» **Job**
Convert the lines below into a Markdown table with the columns Row and Text, running from the line that contains "Is blue-purple plumage" through the last line of the records. Number each line and leave out blank lines.

» **Input for this task**
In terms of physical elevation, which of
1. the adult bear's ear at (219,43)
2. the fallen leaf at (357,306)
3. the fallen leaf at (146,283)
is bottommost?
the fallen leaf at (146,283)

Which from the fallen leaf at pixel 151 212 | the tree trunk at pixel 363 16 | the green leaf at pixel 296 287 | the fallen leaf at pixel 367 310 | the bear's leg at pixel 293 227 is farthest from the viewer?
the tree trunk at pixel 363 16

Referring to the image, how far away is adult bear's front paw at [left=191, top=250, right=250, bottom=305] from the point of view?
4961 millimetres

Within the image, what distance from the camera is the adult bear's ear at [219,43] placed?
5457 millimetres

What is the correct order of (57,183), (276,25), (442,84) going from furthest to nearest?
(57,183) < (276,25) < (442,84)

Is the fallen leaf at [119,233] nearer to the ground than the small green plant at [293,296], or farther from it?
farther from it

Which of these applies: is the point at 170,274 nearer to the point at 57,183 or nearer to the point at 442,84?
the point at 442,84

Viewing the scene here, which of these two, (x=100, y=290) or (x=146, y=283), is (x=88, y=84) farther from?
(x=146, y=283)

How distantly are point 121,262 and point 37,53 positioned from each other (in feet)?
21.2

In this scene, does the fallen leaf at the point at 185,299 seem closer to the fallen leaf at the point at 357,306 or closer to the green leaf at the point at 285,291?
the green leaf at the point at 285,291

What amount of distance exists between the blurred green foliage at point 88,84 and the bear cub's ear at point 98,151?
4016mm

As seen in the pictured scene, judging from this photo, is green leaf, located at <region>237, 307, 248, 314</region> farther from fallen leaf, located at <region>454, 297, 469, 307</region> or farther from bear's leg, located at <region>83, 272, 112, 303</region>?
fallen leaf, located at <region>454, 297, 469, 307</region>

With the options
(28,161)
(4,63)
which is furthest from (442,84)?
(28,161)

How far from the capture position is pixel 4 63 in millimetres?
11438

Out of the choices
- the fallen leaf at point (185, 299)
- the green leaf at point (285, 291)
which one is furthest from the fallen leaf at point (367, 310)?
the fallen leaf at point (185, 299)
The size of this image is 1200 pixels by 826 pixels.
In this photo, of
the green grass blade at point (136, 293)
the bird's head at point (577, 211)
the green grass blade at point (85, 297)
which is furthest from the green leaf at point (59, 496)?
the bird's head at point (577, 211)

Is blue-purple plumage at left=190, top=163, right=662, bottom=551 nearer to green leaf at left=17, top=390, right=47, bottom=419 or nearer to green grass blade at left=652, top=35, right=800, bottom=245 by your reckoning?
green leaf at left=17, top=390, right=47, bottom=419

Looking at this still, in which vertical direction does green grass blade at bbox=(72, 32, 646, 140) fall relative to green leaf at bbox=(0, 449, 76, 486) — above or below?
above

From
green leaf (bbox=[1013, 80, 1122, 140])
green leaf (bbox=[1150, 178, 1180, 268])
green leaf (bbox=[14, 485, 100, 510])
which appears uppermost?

» **Exercise solution**
| Row | Text |
|---|---|
| 1 | Is blue-purple plumage at left=190, top=163, right=662, bottom=551 nearer to green leaf at left=17, top=390, right=47, bottom=419 or nearer to green grass blade at left=652, top=35, right=800, bottom=245 by your reckoning? |
| 2 | green leaf at left=17, top=390, right=47, bottom=419 |
| 3 | Looking at this still, in which vertical direction does green grass blade at bbox=(72, 32, 646, 140) fall relative to green leaf at bbox=(0, 449, 76, 486) — above or below? |
| 4 | above |
| 5 | From |
| 6 | green leaf (bbox=[1013, 80, 1122, 140]) |
| 7 | green leaf (bbox=[1150, 178, 1180, 268]) |
| 8 | green leaf (bbox=[14, 485, 100, 510]) |
| 9 | which appears uppermost? |